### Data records
※

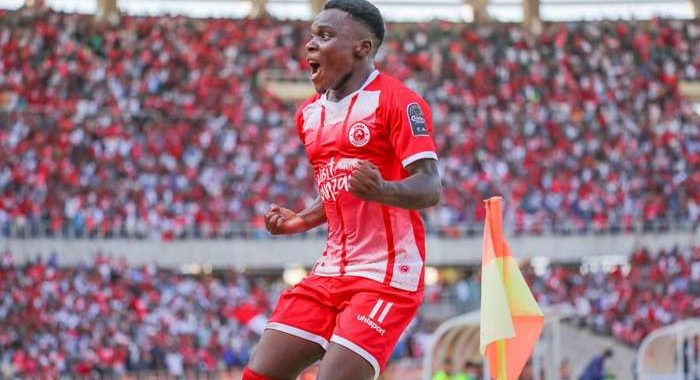 Ahly and Kaizer Chiefs contacts made as Caf Champions League finalists enter into race for Simba start Miquissone
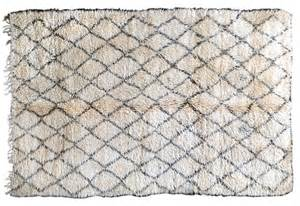 Vintage Tribal Rugs 10 New Patterned Rugs For A Stylish Interior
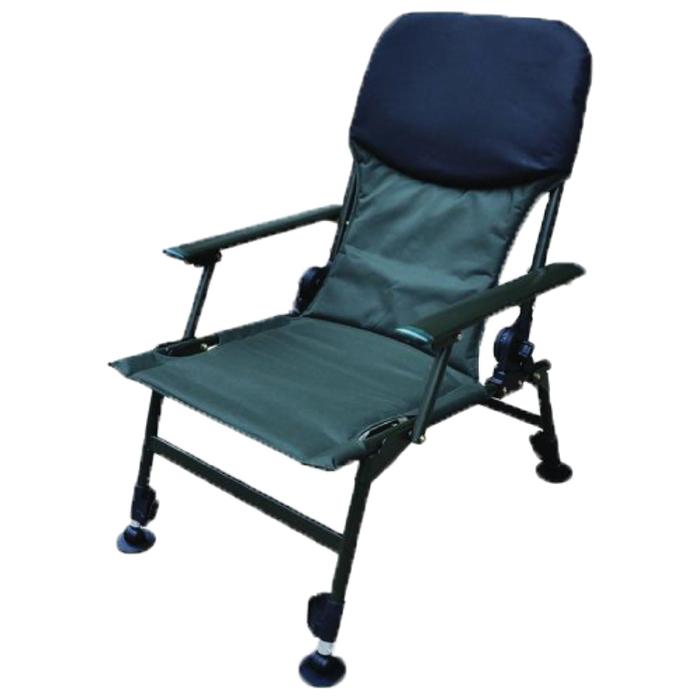Кресло Tackle DLX, до 150 кг, W 48 x D 42 / спинка 60 / ножки 33-44 см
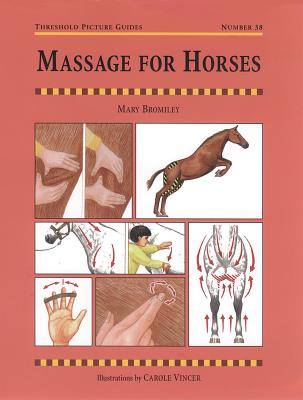 Massage for Horses, Bromiley, Mary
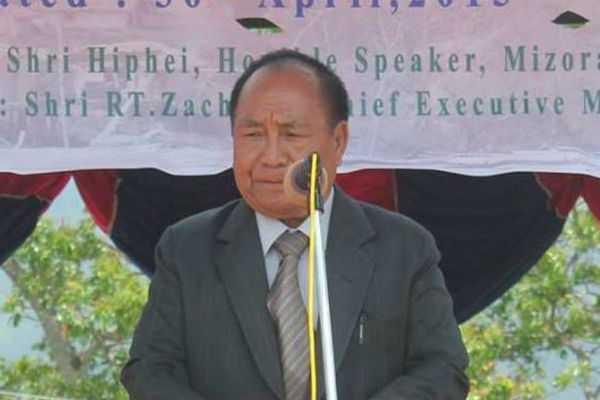 mizoram-speaker-hiphei-resigned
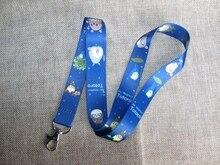 b3a47bd03cb2 Nouveau Dessin Animé 1 PCS totoro Lanière tour de Cou Mobile Téléphone  Charmes Chaîne Key ID Badge Porte-clés LS32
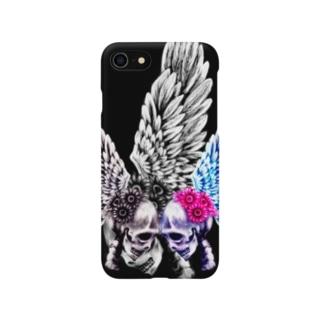 恋するガイコツ Smartphone cases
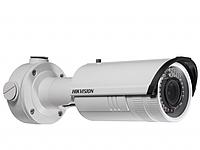 Hikvision DS-2CD2622FWD-IZ уличная IP-камера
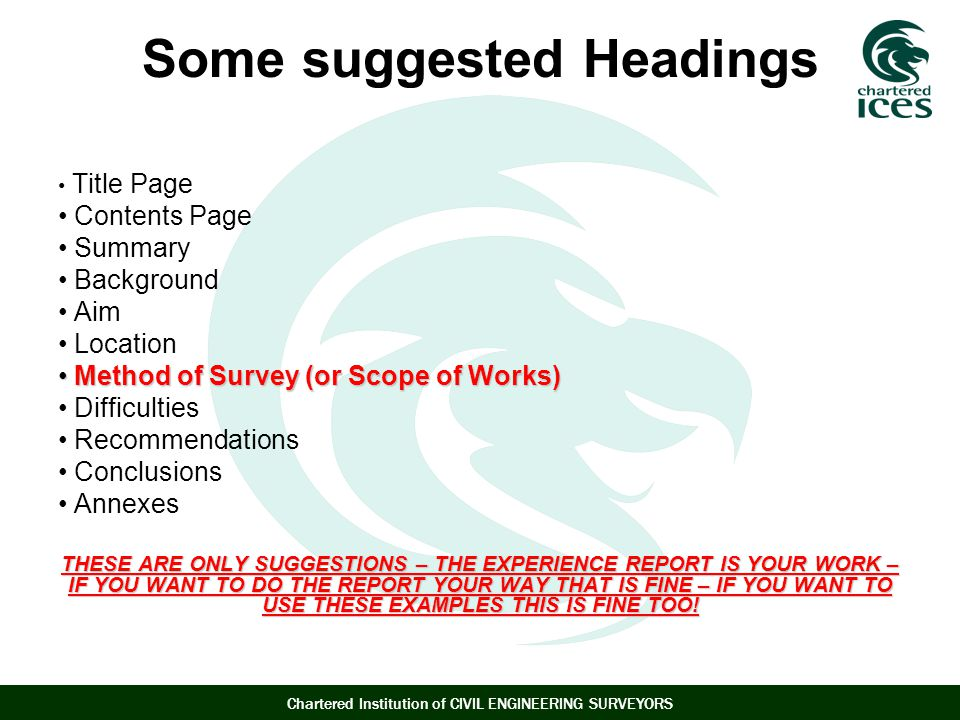 Some suggested Headings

※

### What needs to be done
Which lines run from the one containing "mizoram-speaker-hiphei-resigned" through the last line of the entries above? Output them exactly, both ends included, with no pictures.

### Response to the exercise
 mizoram-speaker-hiphei-resigned
 b3a47bd03cb2 Nouveau Dessin Animé 1 PCS totoro Lanière tour de Cou Mobile Téléphone  Charmes Chaîne Key ID Badge Porte-clés LS32
 恋するガイコツ Smartphone cases
 Hikvision DS-2CD2622FWD-IZ уличная IP-камера
 Some suggested Headings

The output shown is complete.